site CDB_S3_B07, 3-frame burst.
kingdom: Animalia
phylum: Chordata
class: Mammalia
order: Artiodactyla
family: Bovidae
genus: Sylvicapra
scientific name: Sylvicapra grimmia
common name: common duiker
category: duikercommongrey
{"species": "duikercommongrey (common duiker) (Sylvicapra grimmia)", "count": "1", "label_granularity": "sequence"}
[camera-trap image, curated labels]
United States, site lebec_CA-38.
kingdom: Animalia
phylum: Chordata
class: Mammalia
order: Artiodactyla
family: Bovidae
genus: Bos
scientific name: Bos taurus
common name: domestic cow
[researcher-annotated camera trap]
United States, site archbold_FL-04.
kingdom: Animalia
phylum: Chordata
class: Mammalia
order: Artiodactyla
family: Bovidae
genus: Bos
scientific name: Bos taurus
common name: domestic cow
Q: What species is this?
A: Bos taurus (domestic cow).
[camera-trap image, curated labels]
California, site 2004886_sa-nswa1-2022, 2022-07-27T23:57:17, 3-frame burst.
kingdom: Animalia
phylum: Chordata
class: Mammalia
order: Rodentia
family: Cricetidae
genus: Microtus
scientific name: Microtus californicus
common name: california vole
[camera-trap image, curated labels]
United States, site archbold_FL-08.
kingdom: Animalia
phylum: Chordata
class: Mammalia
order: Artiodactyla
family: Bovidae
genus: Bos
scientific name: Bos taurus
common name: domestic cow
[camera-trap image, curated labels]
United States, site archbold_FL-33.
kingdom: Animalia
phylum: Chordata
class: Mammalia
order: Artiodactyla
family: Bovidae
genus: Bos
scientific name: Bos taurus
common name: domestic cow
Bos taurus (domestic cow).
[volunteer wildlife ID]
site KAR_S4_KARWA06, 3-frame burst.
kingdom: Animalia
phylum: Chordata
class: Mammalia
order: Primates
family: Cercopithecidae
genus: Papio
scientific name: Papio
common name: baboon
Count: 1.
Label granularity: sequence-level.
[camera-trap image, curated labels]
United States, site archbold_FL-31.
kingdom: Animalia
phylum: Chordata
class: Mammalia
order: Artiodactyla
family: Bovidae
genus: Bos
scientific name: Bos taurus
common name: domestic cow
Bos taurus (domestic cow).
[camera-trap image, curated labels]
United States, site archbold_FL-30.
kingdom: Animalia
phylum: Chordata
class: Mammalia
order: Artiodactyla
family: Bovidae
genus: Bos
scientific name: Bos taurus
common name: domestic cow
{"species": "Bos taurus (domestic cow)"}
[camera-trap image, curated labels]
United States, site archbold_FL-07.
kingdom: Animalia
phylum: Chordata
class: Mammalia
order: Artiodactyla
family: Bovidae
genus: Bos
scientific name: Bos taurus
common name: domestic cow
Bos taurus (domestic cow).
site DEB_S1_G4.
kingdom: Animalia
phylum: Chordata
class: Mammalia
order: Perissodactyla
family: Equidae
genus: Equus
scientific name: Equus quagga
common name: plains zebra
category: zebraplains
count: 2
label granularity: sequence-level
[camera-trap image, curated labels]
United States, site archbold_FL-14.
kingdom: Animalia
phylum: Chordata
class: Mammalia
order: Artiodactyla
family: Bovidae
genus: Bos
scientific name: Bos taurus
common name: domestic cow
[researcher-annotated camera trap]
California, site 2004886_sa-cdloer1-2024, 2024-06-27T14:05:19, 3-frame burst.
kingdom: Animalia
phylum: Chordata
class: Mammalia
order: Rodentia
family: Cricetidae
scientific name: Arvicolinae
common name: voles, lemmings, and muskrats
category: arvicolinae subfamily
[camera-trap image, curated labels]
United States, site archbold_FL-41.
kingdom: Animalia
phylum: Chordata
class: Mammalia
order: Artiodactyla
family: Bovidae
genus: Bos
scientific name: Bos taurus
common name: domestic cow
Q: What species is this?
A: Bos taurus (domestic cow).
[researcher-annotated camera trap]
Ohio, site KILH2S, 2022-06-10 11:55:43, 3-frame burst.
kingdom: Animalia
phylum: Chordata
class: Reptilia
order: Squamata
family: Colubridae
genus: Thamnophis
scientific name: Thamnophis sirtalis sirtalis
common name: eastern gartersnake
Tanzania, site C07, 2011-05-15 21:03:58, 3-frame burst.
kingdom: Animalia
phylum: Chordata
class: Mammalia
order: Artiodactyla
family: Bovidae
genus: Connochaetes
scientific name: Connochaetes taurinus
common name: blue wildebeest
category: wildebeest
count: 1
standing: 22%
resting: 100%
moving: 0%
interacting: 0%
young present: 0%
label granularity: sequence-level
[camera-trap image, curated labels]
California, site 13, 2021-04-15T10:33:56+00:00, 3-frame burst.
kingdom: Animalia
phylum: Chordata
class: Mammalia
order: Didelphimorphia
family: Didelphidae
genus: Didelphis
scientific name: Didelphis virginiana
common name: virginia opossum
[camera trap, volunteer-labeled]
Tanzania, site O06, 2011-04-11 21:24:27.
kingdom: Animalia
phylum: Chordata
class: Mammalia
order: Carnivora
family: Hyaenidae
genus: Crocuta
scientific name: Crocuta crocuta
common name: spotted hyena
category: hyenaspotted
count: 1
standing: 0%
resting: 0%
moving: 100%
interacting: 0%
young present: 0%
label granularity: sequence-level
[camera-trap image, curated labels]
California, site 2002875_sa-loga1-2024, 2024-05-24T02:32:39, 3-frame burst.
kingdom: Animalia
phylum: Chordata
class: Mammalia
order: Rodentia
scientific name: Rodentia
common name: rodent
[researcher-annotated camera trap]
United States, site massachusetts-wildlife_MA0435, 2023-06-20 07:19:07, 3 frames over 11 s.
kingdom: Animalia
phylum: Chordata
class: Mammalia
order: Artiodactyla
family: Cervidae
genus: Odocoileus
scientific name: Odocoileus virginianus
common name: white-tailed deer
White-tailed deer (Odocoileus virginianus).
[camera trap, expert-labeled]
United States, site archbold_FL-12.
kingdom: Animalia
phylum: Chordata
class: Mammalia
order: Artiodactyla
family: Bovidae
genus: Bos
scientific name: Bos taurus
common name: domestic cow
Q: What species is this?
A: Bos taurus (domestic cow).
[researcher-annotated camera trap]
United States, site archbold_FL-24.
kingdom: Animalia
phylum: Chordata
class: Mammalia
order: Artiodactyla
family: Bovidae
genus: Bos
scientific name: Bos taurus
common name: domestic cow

> _Required work_
Exactly as they appear above, print all the entries.

> _Written answer_
site CDB_S3_B07, 3-frame burst.
kingdom: Animalia
phylum: Chordata
class: Mammalia
order: Artiodactyla
family: Bovidae
genus: Sylvicapra
scientific name: Sylvicapra grimmia
common name: common duiker
category: duikercommongrey
{"species": "duikercommongrey (common duiker) (Sylvicapra grimmia)", "count": "1", "label_granularity": "sequence"}
[camera-trap image, curated labels]
United States, site lebec_CA-38.
kingdom: Animalia
phylum: Chordata
class: Mammalia
order: Artiodactyla
family: Bovidae
genus: Bos
scientific name: Bos taurus
common name: domestic cow
[researcher-annotated camera trap]
United States, site archbold_FL-04.
kingdom: Animalia
phylum: Chordata
class: Mammalia
order: Artiodactyla
family: Bovidae
genus: Bos
scientific name: Bos taurus
common name: domestic cow
Q: What species is this?
A: Bos taurus (domestic cow).
[camera-trap image, curated labels]
California, site 2004886_sa-nswa1-2022, 2022-07-27T23:57:17, 3-frame burst.
kingdom: Animalia
phylum: Chordata
class: Mammalia
order: Rodentia
family: Cricetidae
genus: Microtus
scientific name: Microtus californicus
common name: california vole
[camera-trap image, curated labels]
United States, site archbold_FL-08.
kingdom: Animalia
phylum: Chordata
class: Mammalia
order: Artiodactyla
family: Bovidae
genus: Bos
scientific name: Bos taurus
common name: domestic cow
[camera-trap image, curated labels]
United States, site archbold_FL-33.
kingdom: Animalia
phylum: Chordata
class: Mammalia
order: Artiodactyla
family: Bovidae
genus: Bos
scientific name: Bos taurus
common name: domestic cow
Bos taurus (domestic cow).
[volunteer wildlife ID]
site KAR_S4_KARWA06, 3-frame burst.
kingdom: Animalia
phylum: Chordata
class: Mammalia
order: Primates
family: Cercopithecidae
genus: Papio
scientific name: Papio
common name: baboon
Count: 1.
Label granularity: sequence-level.
[camera-trap image, curated labels]
United States, site archbold_FL-31.
kingdom: Animalia
phylum: Chordata
class: Mammalia
order: Artiodactyla
family: Bovidae
genus: Bos
scientific name: Bos taurus
common name: domestic cow
Bos taurus (domestic cow).
[camera-trap image, curated labels]
United States, site archbold_FL-30.
kingdom: Animalia
phylum: Chordata
class: Mammalia
order: Artiodactyla
family: Bovidae
genus: Bos
scientific name: Bos taurus
common name: domestic cow
{"species": "Bos taurus (domestic cow)"}
[camera-trap image, curated labels]
United States, site archbold_FL-07.
kingdom: Animalia
phylum: Chordata
class: Mammalia
order: Artiodactyla
family: Bovidae
genus: Bos
scientific name: Bos taurus
common name: domestic cow
Bos taurus (domestic cow).
site DEB_S1_G4.
kingdom: Animalia
phylum: Chordata
class: Mammalia
order: Perissodactyla
family: Equidae
genus: Equus
scientific name: Equus quagga
common name: plains zebra
category: zebraplains
count: 2
label granularity: sequence-level
[camera-trap image, curated labels]
United States, site archbold_FL-14.
kingdom: Animalia
phylum: Chordata
class: Mammalia
order: Artiodactyla
family: Bovidae
genus: Bos
scientific name: Bos taurus
common name: domestic cow
[researcher-annotated camera trap]
California, site 2004886_sa-cdloer1-2024, 2024-06-27T14:05:19, 3-frame burst.
kingdom: Animalia
phylum: Chordata
class: Mammalia
order: Rodentia
family: Cricetidae
scientific name: Arvicolinae
common name: voles, lemmings, and muskrats
category: arvicolinae subfamily
[camera-trap image, curated labels]
United States, site archbold_FL-41.
kingdom: Animalia
phylum: Chordata
class: Mammalia
order: Artiodactyla
family: Bovidae
genus: Bos
scientific name: Bos taurus
common name: domestic cow
Q: What species is this?
A: Bos taurus (domestic cow).
[researcher-annotated camera trap]
Ohio, site KILH2S, 2022-06-10 11:55:43, 3-frame burst.
kingdom: Animalia
phylum: Chordata
class: Reptilia
order: Squamata
family: Colubridae
genus: Thamnophis
scientific name: Thamnophis sirtalis sirtalis
common name: eastern gartersnake
Tanzania, site C07, 2011-05-15 21:03:58, 3-frame burst.
kingdom: Animalia
phylum: Chordata
class: Mammalia
order: Artiodactyla
family: Bovidae
genus: Connochaetes
scientific name: Connochaetes taurinus
common name: blue wildebeest
category: wildebeest
count: 1
standing: 22%
resting: 100%
moving: 0%
interacting: 0%
young present: 0%
label granularity: sequence-level
[camera-trap image, curated labels]
California, site 13, 2021-04-15T10:33:56+00:00, 3-frame burst.
kingdom: Animalia
phylum: Chordata
class: Mammalia
order: Didelphimorphia
family: Didelphidae
genus: Didelphis
scientific name: Didelphis virginiana
common name: virginia opossum
[camera trap, volunteer-labeled]
Tanzania, site O06, 2011-04-11 21:24:27.
kingdom: Animalia
phylum: Chordata
class: Mammalia
order: Carnivora
family: Hyaenidae
genus: Crocuta
scientific name: Crocuta crocuta
common name: spotted hyena
category: hyenaspotted
count: 1
standing: 0%
resting: 0%
moving: 100%
interacting: 0%
young present: 0%
label granularity: sequence-level
[camera-trap image, curated labels]
California, site 2002875_sa-loga1-2024, 2024-05-24T02:32:39, 3-frame burst.
kingdom: Animalia
phylum: Chordata
class: Mammalia
order: Rodentia
scientific name: Rodentia
common name: rodent
[researcher-annotated camera trap]
United States, site massachusetts-wildlife_MA0435, 2023-06-20 07:19:07, 3 frames over 11 s.
kingdom: Animalia
phylum: Chordata
class: Mammalia
order: Artiodactyla
family: Cervidae
genus: Odocoileus
scientific name: Odocoileus virginianus
common name: white-tailed deer
White-tailed deer (Odocoileus virginianus).
[camera trap, expert-labeled]
United States, site archbold_FL-12.
kingdom: Animalia
phylum: Chordata
class: Mammalia
order: Artiodactyla
family: Bovidae
genus: Bos
scientific name: Bos taurus
common name: domestic cow
Q: What species is this?
A: Bos taurus (domestic cow).
[researcher-annotated camera trap]
United States, site archbold_FL-24.
kingdom: Animalia
phylum: Chordata
class: Mammalia
order: Artiodactyla
family: Bovidae
genus: Bos
scientific name: Bos taurus
common name: domestic cow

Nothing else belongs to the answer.